When I first started listening to punk, I didn’t care as much about the musical skill of the musicians as I did their ability to play loud and aggressively; I wanted to feel a certain way. I still have a soft spot for the untamed, DIY sloppiness of bands like the Mentally Ill and the Germs, but I’ve learned to appreciate technical skill over the years. C.H.E.W. stands out to me in the realm of modern punk because they bring the noise with unparalleled musicianship. Their approach to hardcore sits in the threshold between conventional and unconventional. They do their own thing and also stay true to that which makes the genre great. While I hear traces of traditional hardcore acts like Negative Approach and Die Kreuzen (and even some D-beat) when listening to In Due Time, no comparison can accurately capture the spirit of C.H.E.W. and the forceful catharsis this EP pressures its listeners into experiencing.

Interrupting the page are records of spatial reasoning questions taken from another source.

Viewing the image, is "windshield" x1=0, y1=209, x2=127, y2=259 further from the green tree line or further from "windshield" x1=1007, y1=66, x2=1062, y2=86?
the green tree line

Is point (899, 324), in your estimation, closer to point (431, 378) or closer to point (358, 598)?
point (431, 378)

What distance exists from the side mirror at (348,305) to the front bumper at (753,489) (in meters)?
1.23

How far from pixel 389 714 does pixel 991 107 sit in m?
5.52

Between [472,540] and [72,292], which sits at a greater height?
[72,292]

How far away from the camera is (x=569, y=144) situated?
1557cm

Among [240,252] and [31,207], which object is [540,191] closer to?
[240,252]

Doris Jeane spews lyrical angst like Poly Styrene dialed to eleven — or perhaps a snarling feral creature. The opener, “Knucklehead,” thrusts you forward into ten minutes of what will likely prove to be some of the rawest punk of the year. Punishing drum fills on “King Kurtis” will make you convulse, and the transition into “Toxoplasmosis,” a slower, heaving beast of a song, could not be more seamless. The satirical “Baby Don’t Fear the Reaper” will do more than relieve you of any fear you might have of shuffling off this mortal coil; it’ll make you want to fight the reaper! And lastly, “Noise Square,” arguably the best song on the EP, features Jeane shouting schoolyard-taunting vocals in a murder hornet’s nest of fuzzed-out guitars.
If you don’t listen to punk, In Due Time will awaken something in you — and if you already do, it’ll make you fall in love with the genre all over again.